Sentiment shocks explain 12% of the variance of GDP, against 76% for TFP shocks (including 64% for TFP news shocks).
6.2 Restrictions based on narrative historical decomposition
A related approach, introduced by Antolín-Díaz and Rubio-Ramírez (2018), consists in imposing that, on some specific dates (based on narrative information), a particular shock was the most important contributor to the unexpected movement of some variable during a particular period.6 This can be formalized in two different ways (respectively called Type A and Type B by Antolín-Díaz and Rubio-Ramírez (2018)):
- Type A: A given shock is the most important (least important) driver of the unexpected change in a variable during some periods. For these periods, the absolute value of its contribution to the unexpected change in a variable is larger (smaller) than the absolute value of the contribution of any other structural shock.
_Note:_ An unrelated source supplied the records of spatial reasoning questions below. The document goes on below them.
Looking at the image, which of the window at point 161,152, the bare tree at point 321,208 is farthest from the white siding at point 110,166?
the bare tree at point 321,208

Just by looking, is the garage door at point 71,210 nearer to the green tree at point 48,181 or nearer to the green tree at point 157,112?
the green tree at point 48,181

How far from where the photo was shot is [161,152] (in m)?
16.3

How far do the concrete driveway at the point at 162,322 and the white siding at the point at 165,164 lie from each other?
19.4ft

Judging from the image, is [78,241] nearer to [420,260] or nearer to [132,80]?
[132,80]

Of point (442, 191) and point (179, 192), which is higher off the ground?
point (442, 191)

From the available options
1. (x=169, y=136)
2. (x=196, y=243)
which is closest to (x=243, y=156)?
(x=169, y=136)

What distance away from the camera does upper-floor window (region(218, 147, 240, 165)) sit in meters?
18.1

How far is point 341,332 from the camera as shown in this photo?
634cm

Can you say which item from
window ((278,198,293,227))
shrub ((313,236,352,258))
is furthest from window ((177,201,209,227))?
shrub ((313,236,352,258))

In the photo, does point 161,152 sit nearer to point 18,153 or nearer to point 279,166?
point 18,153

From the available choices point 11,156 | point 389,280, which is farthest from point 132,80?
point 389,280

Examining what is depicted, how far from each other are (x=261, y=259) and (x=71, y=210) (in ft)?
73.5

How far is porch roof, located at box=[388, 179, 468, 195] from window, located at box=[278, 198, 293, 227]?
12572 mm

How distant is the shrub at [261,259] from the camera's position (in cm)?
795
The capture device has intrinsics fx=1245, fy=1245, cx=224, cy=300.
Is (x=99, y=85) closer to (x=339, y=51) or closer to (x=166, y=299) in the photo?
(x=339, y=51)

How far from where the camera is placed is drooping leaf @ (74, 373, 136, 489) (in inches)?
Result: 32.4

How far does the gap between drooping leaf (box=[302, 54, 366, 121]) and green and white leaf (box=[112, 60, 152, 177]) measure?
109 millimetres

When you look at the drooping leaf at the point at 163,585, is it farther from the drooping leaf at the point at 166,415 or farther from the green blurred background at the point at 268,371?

- Type B: A given shock is the overwhelming (negligible) driver of the unexpected change in a given variable during the period. For these periods, the absolute value of its contribution to the unexpected change in a variable is larger (smaller) than the sum of the absolute value of the contributions of all other structural shocks.